Records provided.
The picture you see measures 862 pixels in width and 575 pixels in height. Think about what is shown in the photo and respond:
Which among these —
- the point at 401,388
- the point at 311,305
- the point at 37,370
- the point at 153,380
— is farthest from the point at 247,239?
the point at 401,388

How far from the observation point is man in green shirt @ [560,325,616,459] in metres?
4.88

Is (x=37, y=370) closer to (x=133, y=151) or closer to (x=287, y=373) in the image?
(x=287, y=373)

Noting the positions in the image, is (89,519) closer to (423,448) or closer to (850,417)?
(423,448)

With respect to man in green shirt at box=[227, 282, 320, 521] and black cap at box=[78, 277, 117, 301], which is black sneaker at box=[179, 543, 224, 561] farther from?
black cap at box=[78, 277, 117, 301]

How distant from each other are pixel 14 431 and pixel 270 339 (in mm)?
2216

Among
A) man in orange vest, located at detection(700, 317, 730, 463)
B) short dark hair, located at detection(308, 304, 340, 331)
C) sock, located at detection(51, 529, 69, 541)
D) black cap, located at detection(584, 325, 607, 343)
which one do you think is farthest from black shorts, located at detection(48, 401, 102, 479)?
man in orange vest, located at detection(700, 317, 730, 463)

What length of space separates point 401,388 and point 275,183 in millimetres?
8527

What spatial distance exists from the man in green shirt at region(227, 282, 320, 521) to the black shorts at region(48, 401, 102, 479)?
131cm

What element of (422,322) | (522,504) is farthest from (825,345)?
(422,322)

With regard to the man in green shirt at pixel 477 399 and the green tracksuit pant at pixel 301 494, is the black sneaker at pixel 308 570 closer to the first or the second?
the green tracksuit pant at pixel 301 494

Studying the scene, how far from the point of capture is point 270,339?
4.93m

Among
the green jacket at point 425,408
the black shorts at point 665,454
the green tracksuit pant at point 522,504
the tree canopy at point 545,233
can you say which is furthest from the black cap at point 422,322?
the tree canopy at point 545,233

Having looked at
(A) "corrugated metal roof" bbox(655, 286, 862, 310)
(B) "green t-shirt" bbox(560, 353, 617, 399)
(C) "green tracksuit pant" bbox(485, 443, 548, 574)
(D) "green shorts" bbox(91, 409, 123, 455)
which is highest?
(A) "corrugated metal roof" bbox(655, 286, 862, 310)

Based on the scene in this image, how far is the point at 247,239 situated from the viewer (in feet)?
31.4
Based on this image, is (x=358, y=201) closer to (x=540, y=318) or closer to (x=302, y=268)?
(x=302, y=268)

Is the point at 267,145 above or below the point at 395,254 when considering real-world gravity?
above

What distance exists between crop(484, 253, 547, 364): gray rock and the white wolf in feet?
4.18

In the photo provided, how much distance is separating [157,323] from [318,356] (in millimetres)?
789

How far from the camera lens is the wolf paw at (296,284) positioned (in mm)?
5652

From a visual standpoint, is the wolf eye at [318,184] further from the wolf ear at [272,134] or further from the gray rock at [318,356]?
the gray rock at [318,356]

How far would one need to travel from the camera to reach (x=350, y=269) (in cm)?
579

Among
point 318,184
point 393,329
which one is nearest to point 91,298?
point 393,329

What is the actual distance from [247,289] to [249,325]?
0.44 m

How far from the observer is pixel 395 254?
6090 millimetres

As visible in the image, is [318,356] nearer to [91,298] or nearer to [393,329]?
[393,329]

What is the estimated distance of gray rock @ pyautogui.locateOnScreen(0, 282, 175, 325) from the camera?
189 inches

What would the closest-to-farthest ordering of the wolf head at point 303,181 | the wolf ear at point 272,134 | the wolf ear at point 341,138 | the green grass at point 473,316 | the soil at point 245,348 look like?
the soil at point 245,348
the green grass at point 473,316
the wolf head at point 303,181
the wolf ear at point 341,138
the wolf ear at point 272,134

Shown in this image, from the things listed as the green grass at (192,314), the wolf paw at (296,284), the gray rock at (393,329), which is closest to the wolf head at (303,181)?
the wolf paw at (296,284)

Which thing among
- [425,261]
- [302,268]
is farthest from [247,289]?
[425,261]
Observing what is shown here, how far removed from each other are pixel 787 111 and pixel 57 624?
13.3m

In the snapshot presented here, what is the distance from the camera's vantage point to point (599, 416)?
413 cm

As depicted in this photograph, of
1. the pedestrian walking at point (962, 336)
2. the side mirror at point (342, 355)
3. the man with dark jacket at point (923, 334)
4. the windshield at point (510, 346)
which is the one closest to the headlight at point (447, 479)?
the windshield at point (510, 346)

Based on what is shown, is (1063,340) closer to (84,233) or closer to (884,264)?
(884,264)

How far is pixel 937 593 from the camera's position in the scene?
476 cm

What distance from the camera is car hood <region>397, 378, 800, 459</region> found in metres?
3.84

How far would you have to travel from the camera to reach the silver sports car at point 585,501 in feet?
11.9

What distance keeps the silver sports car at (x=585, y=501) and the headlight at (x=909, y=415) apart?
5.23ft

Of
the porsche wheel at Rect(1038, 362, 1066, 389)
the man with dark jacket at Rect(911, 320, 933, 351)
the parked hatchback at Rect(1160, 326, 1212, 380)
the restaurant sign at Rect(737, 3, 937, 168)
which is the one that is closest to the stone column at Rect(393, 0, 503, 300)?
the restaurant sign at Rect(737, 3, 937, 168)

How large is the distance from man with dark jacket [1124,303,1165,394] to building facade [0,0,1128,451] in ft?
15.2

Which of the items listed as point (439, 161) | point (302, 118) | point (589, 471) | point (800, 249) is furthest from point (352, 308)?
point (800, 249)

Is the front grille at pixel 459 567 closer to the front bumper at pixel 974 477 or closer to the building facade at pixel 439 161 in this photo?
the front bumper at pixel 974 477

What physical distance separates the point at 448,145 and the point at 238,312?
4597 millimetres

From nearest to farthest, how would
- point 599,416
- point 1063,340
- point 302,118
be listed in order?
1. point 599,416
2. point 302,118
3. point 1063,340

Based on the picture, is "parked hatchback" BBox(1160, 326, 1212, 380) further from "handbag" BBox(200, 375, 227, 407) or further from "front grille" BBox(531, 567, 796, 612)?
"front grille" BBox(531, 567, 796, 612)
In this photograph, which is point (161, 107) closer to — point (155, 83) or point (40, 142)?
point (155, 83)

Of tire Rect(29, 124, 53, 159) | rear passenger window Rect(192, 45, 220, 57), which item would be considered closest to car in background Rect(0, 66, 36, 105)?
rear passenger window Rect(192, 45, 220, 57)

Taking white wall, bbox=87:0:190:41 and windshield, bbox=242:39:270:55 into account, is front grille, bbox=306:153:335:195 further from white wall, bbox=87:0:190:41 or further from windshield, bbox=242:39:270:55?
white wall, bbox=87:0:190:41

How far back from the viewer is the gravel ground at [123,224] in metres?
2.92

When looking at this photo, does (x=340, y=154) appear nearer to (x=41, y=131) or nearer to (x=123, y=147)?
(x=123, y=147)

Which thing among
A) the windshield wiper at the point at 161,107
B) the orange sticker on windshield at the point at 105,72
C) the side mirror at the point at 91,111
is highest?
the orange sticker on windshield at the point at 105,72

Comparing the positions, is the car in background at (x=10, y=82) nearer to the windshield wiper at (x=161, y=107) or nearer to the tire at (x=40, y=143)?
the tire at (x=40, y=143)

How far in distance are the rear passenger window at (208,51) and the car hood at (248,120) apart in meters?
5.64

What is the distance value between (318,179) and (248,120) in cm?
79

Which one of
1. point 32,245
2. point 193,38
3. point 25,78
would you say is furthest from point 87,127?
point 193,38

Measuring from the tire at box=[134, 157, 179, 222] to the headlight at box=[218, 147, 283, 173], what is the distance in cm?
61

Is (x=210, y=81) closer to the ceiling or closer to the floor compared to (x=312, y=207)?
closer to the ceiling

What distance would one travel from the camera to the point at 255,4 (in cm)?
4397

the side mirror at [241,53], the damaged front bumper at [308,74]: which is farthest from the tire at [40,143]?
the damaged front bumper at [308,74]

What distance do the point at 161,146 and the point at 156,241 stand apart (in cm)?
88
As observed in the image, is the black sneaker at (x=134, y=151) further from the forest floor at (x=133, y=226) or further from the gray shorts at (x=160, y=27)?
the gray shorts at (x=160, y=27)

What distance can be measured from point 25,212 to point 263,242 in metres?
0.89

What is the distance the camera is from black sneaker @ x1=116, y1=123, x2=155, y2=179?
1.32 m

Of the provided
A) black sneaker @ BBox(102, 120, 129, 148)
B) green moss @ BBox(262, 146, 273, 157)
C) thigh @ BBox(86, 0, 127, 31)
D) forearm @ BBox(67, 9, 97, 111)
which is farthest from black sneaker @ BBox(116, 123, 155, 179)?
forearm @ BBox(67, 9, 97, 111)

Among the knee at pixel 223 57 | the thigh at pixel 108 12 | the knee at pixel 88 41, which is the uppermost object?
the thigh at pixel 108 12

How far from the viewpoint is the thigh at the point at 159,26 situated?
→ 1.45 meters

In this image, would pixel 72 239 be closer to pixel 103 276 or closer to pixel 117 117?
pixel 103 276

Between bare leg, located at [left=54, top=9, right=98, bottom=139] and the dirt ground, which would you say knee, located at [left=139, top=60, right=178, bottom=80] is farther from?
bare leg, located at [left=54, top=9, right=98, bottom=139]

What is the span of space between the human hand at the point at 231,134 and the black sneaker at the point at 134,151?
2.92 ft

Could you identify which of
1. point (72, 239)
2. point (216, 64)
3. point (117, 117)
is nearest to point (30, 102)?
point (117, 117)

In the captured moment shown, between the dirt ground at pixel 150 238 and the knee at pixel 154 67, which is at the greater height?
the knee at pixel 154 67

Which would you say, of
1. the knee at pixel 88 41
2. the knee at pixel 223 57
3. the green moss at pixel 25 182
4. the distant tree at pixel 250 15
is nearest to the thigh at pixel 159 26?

What is needed. Exactly and only the lines from the line containing "What distance do" through the last line of the entries should be copied, both ends included.

Finished task.
What distance do the point at 161,146 and the point at 156,241 stand apart (in cm)?
88
As observed in the image, is the black sneaker at (x=134, y=151) further from the forest floor at (x=133, y=226) or further from the gray shorts at (x=160, y=27)?
the gray shorts at (x=160, y=27)

What distance can be measured from point 25,212 to point 263,242 in metres?
0.89

What is the distance the camera is from black sneaker @ x1=116, y1=123, x2=155, y2=179?
1.32 m

Of the provided
A) black sneaker @ BBox(102, 120, 129, 148)
B) green moss @ BBox(262, 146, 273, 157)
C) thigh @ BBox(86, 0, 127, 31)
D) forearm @ BBox(67, 9, 97, 111)
which is farthest from black sneaker @ BBox(116, 123, 155, 179)?
forearm @ BBox(67, 9, 97, 111)

Among the knee at pixel 223 57 | the thigh at pixel 108 12 | the knee at pixel 88 41, which is the uppermost object?
the thigh at pixel 108 12

How far from the viewpoint is the thigh at the point at 159,26 situated?
→ 1.45 meters

In this image, would pixel 72 239 be closer to pixel 103 276 or closer to pixel 117 117?
pixel 103 276

Between bare leg, located at [left=54, top=9, right=98, bottom=139] and the dirt ground, which would you say knee, located at [left=139, top=60, right=178, bottom=80] is farther from?
bare leg, located at [left=54, top=9, right=98, bottom=139]

What is the span of space between the human hand at the point at 231,134 and the black sneaker at the point at 134,151?
2.92 ft

Could you identify which of
1. point (72, 239)
2. point (216, 64)
3. point (117, 117)
is nearest to point (30, 102)?
point (117, 117)

In the captured moment shown, between the dirt ground at pixel 150 238 and the knee at pixel 154 67, which is at the greater height?
the knee at pixel 154 67

Which would you say, of
1. the knee at pixel 88 41
2. the knee at pixel 223 57
3. the green moss at pixel 25 182
4. the distant tree at pixel 250 15
is nearest to the thigh at pixel 159 26?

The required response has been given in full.